And so we’re introduced to Nicholas Drake, Sarah Henderson, Tracy Thornton, Mason Higgins, and Christina Cooke, none of whom, if I remember correctly, matter at all to the rest of the book.

But you’re probably thinking that this is very boring. You’re right. It is very boring. You’re in luck! Farris does not detail the depositions themselves. He doesn’t even say what Cooper asked. Not a word. He only says that they were very well coached—perfectly coached—and then, once Cooper is gone, he reveals that someone fed Cooper’s questions to them in advance. VanLundingham is all wink wink nod nod about it.

“You both did very well,” the attorney [VanLundingham] said with a knowing smile. “So well, one would think that you had been given the questions in advance.”

Nora looked nervously at Dr. Easler and then back at her.

“Rest easy, Ms. Stoddard,” Melissa replied. “No one knows.”

“Too bad Mr. Stone is on the other side,” Dr. Easler intervened. “I kind of like the way he looks and conducts himself.”

PROVIDED DATA>

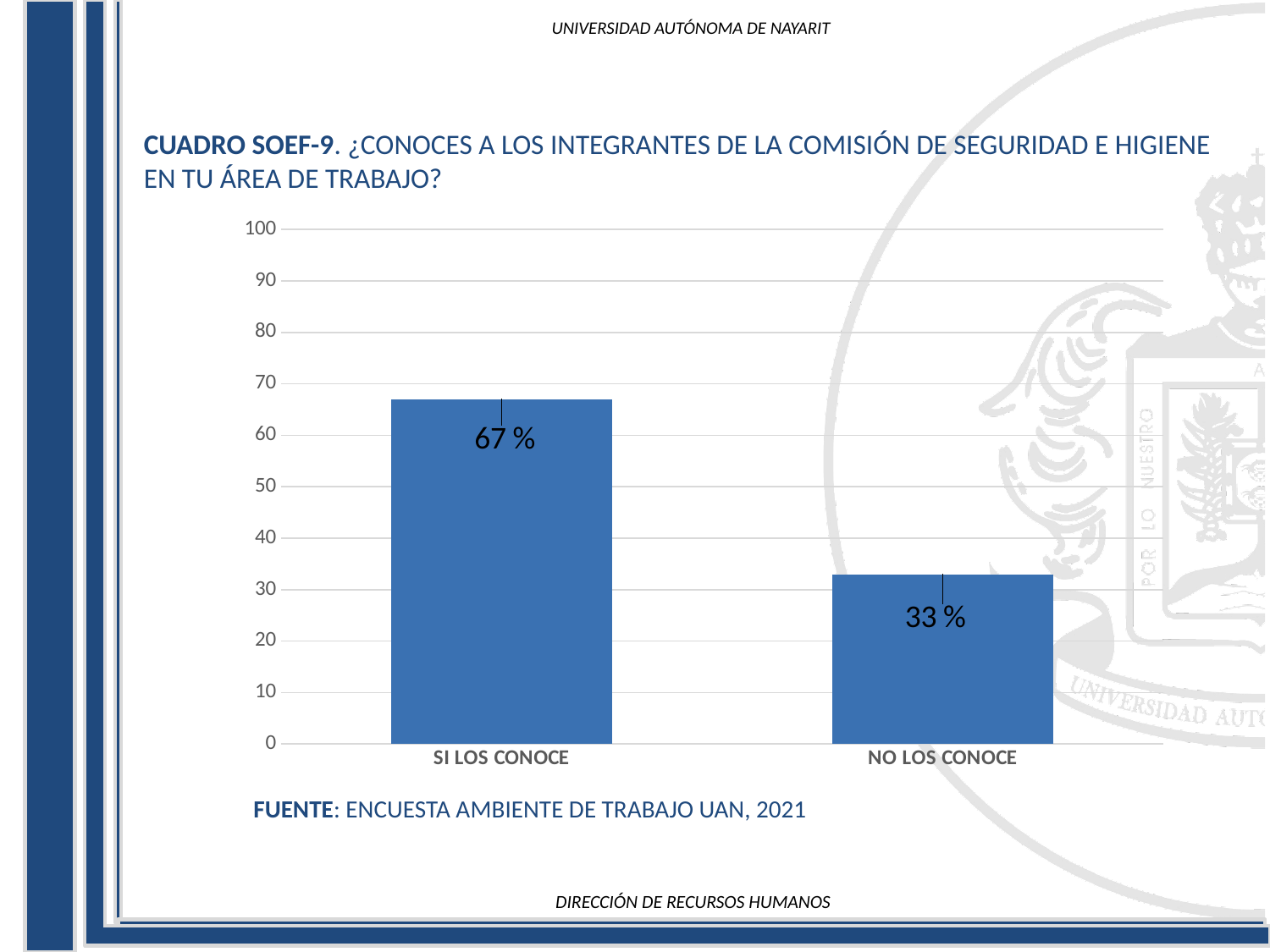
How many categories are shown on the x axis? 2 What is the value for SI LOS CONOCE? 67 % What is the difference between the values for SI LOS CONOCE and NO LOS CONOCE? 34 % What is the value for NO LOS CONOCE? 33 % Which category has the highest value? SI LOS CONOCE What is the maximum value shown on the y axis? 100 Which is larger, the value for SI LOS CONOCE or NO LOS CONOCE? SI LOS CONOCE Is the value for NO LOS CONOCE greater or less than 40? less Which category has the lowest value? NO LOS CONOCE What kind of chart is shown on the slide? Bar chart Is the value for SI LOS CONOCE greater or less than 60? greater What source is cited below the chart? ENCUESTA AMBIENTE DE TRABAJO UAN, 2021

STUDY QUESTIONS>
a. Rewrite the book recap from "But you’re probably" to "back at her.", putting "a sly smile" in place of "a knowing smile".
b. Write the next part of the book recap, picking up right after its final line.

RESULTS OF THE EXERCISE>
a.
But you’re probably thinking that this is very boring. You’re right. It is very boring. You’re in luck! Farris does not detail the depositions themselves. He doesn’t even say what Cooper asked. Not a word. He only says that they were very well coached—perfectly coached—and then, once Cooper is gone, he reveals that someone fed Cooper’s questions to them in advance. VanLundingham is all wink wink nod nod about it.

“You both did very well,” the attorney [VanLundingham] said with a sly smile. “So well, one would think that you had been given the questions in advance.”

Nora looked nervously at Dr. Easler and then back at her.

b.
“Well, I’ll leave that observation alone,” the lawyer replied. “But I do agree that he was well prepared and ad-libbed quite professionally form his script on a few occasions. He is not a bad lawyer for a small-town, small-office practitioner.”

Farris started out as a small-town, small-office practitioner, yes? If so, passages like these read like what Farris hopes people saying about him—a good, upstanding, Christian lawyer, an underdog fighting the big, wealthy well-connected bad guys while maintaining upstanding morals—when he was out of earshot.

Scene change!

That evening, after the depositions, Cooper goes to Rick and Deanna’s house to debrief then and the Garvises on the state of the case, and to prepare them for their own depositions the next day. Laura the-ambiguously-taken-Sunday-school-teacher is there too, of course. We’ll get to that in a moment.

Cooper starts with a conversation outside with Rick, who is worried about money and “afraid for our country.” He’s scared—really scared—but he doesn’t want the womenfolk to know, of course.

“I don’t want Deanna to hear how I am feeling,” Rick answered quickly. “I have to be strong in front of her. She is so afraid and angry that she is about to lose any semblance of rational control. So please don’t go anywhere with these comments from me. If others raise their own fears, so be it. But I am going to pretend not to be bothered. I just wanted you to know that, in reality, I am scared to death. OK?”

Cool. Great plan!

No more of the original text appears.